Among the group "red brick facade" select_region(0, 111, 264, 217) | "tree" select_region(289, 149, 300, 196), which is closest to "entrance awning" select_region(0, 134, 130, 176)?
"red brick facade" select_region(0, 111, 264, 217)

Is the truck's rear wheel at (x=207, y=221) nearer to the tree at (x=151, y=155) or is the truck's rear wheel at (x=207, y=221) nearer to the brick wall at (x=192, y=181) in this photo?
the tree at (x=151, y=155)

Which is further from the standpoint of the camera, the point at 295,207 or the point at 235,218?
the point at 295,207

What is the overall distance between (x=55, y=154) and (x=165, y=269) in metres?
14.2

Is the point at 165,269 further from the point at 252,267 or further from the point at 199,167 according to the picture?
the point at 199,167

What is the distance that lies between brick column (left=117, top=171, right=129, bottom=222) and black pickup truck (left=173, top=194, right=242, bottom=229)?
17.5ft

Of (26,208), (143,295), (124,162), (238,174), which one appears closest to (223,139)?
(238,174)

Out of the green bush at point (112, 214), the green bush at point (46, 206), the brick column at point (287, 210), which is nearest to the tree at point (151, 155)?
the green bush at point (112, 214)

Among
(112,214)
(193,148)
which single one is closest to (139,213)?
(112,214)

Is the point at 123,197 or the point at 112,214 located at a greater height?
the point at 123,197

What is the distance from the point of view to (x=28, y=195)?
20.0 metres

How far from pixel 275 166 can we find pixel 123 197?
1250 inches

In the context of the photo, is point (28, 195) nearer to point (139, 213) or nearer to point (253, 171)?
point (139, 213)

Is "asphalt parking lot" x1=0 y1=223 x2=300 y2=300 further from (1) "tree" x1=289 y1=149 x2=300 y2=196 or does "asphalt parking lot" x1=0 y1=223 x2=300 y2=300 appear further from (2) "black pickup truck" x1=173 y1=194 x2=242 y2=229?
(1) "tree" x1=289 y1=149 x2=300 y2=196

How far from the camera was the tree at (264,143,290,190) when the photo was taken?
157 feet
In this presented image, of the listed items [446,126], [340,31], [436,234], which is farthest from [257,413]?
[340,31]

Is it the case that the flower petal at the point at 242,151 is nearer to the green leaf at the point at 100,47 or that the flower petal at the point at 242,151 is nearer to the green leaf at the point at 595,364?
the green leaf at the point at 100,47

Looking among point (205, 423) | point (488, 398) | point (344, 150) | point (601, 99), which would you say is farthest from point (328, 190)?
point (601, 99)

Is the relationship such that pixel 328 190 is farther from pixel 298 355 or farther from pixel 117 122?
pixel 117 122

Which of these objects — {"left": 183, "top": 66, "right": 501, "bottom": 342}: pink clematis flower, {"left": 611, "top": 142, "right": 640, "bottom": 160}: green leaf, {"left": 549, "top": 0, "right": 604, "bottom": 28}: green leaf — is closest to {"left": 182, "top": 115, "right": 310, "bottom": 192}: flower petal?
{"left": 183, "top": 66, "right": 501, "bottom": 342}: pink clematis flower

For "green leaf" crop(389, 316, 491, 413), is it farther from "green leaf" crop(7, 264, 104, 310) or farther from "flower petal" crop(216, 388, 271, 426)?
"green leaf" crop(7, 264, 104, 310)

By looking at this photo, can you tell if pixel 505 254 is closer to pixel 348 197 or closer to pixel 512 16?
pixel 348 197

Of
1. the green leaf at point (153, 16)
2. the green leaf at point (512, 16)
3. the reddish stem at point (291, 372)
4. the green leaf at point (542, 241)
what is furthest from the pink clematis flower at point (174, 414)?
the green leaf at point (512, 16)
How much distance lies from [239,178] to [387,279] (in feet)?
***
- **WHAT TO WORK ON**:
Please gather every line of the data above that contains the word "photo" and list those lines.

- **TASK ANSWER**:
Is the truck's rear wheel at (x=207, y=221) nearer to the tree at (x=151, y=155) or is the truck's rear wheel at (x=207, y=221) nearer to the brick wall at (x=192, y=181) in this photo?
In the context of the photo, is point (28, 195) nearer to point (139, 213) or nearer to point (253, 171)?
How far from the camera was the tree at (264,143,290,190) when the photo was taken?
By looking at this photo, can you tell if pixel 505 254 is closer to pixel 348 197 or closer to pixel 512 16?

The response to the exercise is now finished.